Segment Open

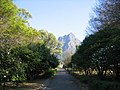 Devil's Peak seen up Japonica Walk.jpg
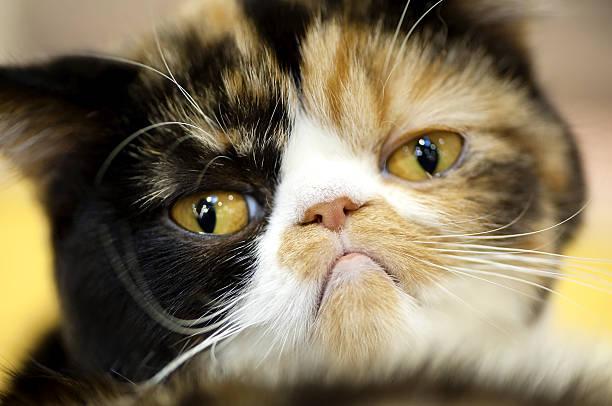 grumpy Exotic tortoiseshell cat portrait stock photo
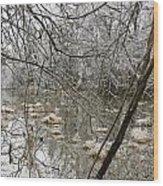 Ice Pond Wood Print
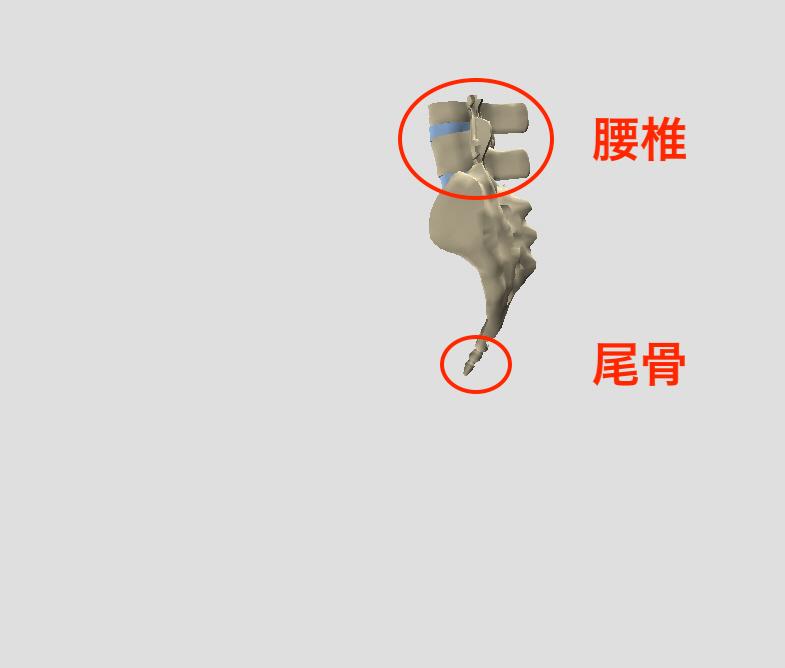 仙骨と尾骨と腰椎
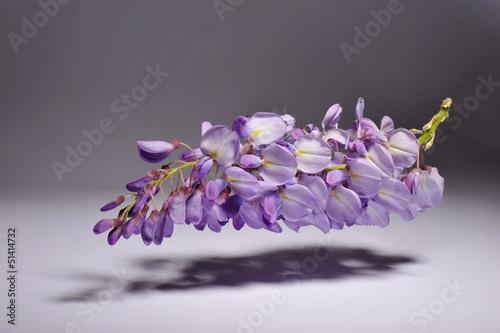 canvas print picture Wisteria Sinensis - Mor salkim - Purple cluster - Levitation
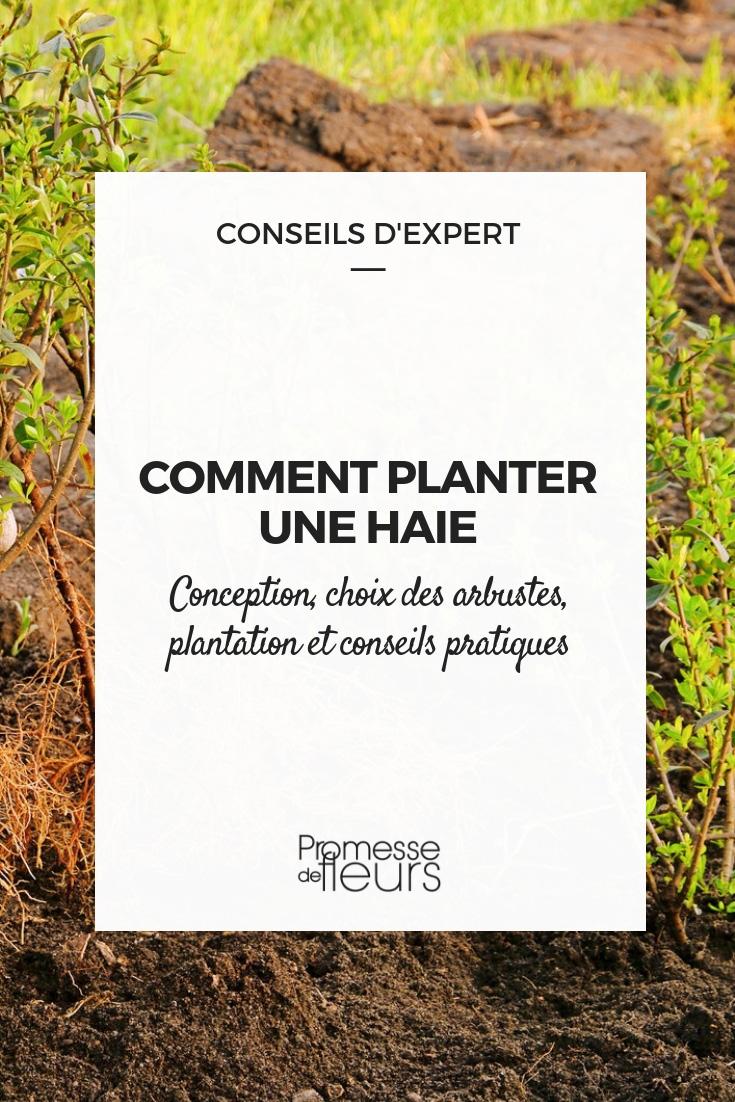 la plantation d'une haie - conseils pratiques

Segment Closed

## EXERCISE
Give the listing above again in its entirety, exactly as written and free of images.

## ANSWER BELOW
 Devil's Peak seen up Japonica Walk.jpg
 grumpy Exotic tortoiseshell cat portrait stock photo
 Ice Pond Wood Print
 仙骨と尾骨と腰椎
 canvas print picture Wisteria Sinensis - Mor salkim - Purple cluster - Levitation
 la plantation d'une haie - conseils pratiques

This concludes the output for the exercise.